The playdate thing sounds like it's your idea, right? Well, the natural thing seems to be to ask the nanny - is this something she'd be interested in? She may very well say no - what if it's not convenient for the aunt to schlep the kid back and forth? Ask her and see what she says. If the playdate is for an hour a week, I don't see what the big deal is. You can always try it out and see what happens. |
This is what I would worry about, OP. Don't go down that road. |
+1000 I bring my son to work as needed. I would never work for a family with a child similar to my sons age and not be allowed to bring him. Sure it's about money, but that's just ass backwards and so so sad. |
It's the "I can't fathom" poster again, who has been told numerous times that the nanny is doing it as a JOB but still cannot understand how any mother in her right mind could leave her child to care for another women's child even though women have been doing this FOREVER. Must be nice to live in a bubble. |
17:11, there's a bunch of us so get off of your horse. |
The "ass backwards" and "so so sad" part is that you think the money you save trumps the needs of the family and favors your need to bring your kid to work. |
You should do some work on your paranoid fears. |
Yeah, I'm a +2 to that too |
Wouldn't it be nice if everyone could recognize that a nanny/employer relationship is different from a conventional "professional" relationship, and certain considerations could be made; be it doing personal laundry, sharing food, taking a nap, or hanging out with your own child once a week...perhaps some of the animosity and distrust could be replaced with caring, compassionate and mutually beneficial situations that would be good for all of the individuals (especially the children!) involved. It's truly sad to see the low level of respect that so many of the MB's here seem to have for the people who care for their children. This thread is just making it all the more obvious. |
Really? You can't fathom why a woman would leave her child in the care of another woman so that she could go earn money to pay to feed and clothe and house that kid? You are an idiot. |
IMO, you are the only idiot here who believes that a helicopter nanny is a good nanny. Both the helicopter parent (AND the helicopter nanny) are harmful to a normal child's development. It's been proven that these children suffer a higher than average rate of depression. The Washington Post featured an article about this problem. |
The attitudes being displayed by nannies on this thread are one of the biggest reasons never to allow your nanny to bring along her child!

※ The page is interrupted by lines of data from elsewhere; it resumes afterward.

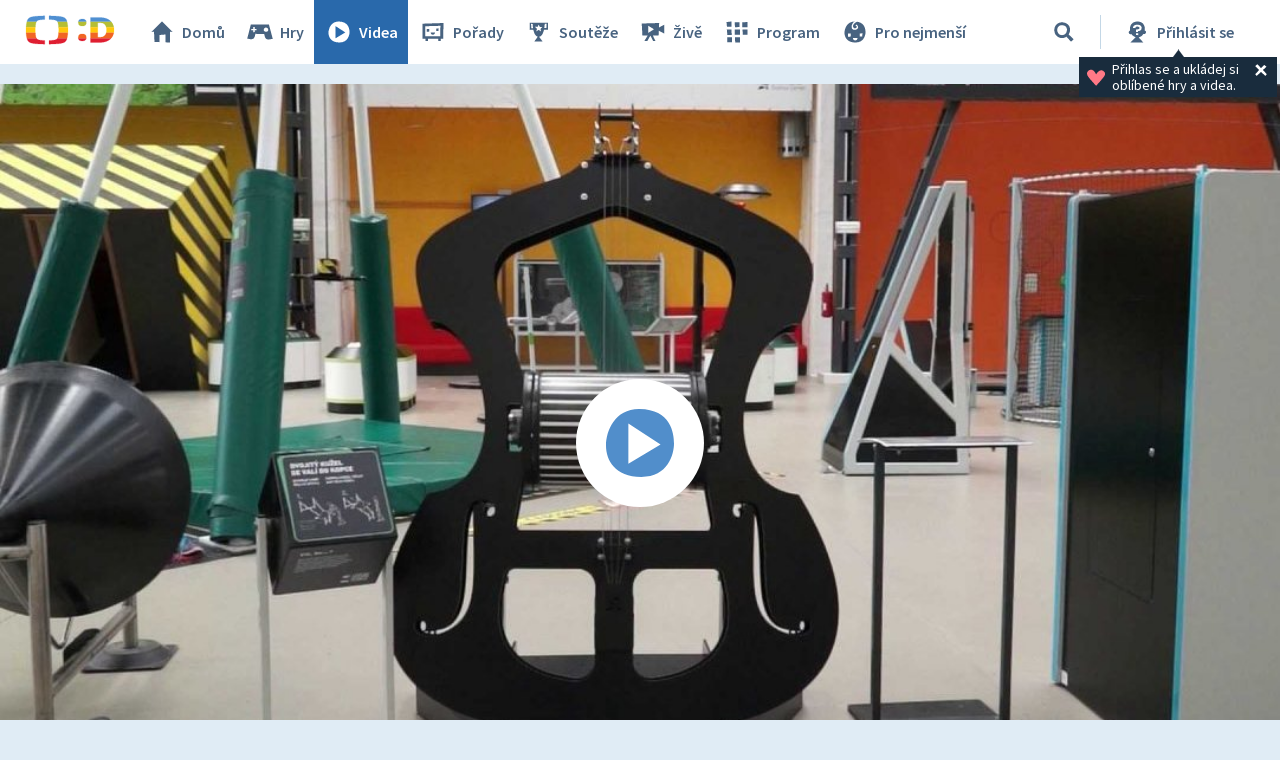

--- FILE ---
content_type: text/plain; charset=utf-8
request_url: https://events.getsitectrl.com/api/v1/events
body_size: 557
content:
{"id":"66f6498c57500e5b","user_id":"66f6498c5765c6c1","time":1768874717533,"token":"1768874717.53d29eda4969ac76dbd94df1146896b9.d1cb0b8b8471fbd401d24fc72257421a","geo":{"ip":"3.133.130.58","geopath":"147015:147763:220321:","geoname_id":4509177,"longitude":-83.0061,"latitude":39.9625,"postal_code":"43215","city":"Columbus","region":"Ohio","state_code":"OH","country":"United States","country_code":"US","timezone":"America/New_York"},"ua":{"platform":"Desktop","os":"Mac OS","os_family":"Mac OS X","os_version":"10.15.7","browser":"Other","browser_family":"ClaudeBot","browser_version":"1.0","device":"Spider","device_brand":"Spider","device_model":"Desktop"},"utm":{}}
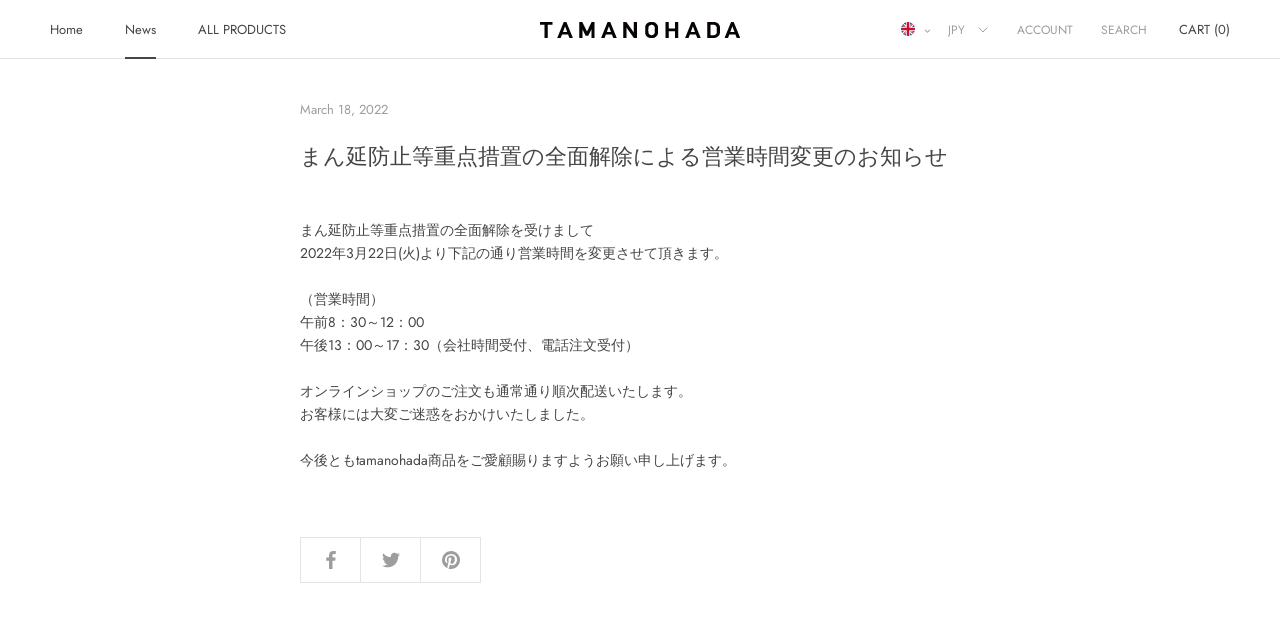

--- FILE ---
content_type: text/javascript
request_url: https://en.tamanohada.co.jp/cdn/shop/t/5/assets/custom.js?v=8814717088703906631539332121
body_size: -644
content:
//# sourceMappingURL=/cdn/shop/t/5/assets/custom.js.map?v=8814717088703906631539332121


--- FILE ---
content_type: text/javascript; charset=utf-8
request_url: https://s3.us-east-2.amazonaws.com/orderlogic-production/tamanohada_constraints.js?1671760197
body_size: 589
content:
var olConstraints = {"shop_id":6340542562,"money_format":"¥{{amount_no_decimals}}","order_min_quantity":null,"order_max_quantity":null,"messages":{"max_product_quantity_prompt":"申し訳ございません。{{product_title}}は一度に{{quantity}}個までの購入となっております。","modal_title":"お知らせ","dismiss_button":"閉じる","update_button":"カートの更新","custom_message":"「カートの更新」にてカートの数量が変更されます。"},"tag_constraints":{},"tier":0,"deleted":false,"cart_metadata":false,"hide_dynamic_checkout_button":true}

OP for your question. The problem is that you are envisioning a once in while one hour play date where the aunt comes over as well. Your DH is right that this is not what is going to happen. The nanny's child will come without the aunt for entire morning or afternoon and then a full day. She will end up hitting you up for bringing her child with her everyday. Your nanny may not be one of the awful ones on this board who will accuse you of wanting to helicopter your children if you don't provide her with free childcare, take on the liability of having her kid in your house, and fund food/activities for her kid. Your nanny will try to rationalize in her mind that this can work because the benefit is so tempting to her. This has ONLY downsides for you. |
Helicopter moms demand helicopter nannies. |
Fanthom poster here. No sorry I'd never leave my 10 month old to come give the same love and attention to your 10 month old 50 hours a week, sorry. However I'd be more than willing to bring my child a long to give them both love and attention! 50 hours a week is a lot to not be able to see my child. That's why I only accept nanny positions where my son is allowed. I was contacted for a position that would pay $1000/wk and turned down the interview because my son couldn't be brought with me. It's not about the money to everyone ya know. Being able to see my child is VERY important to me. |
Then maybe you should be a SAHM, PP.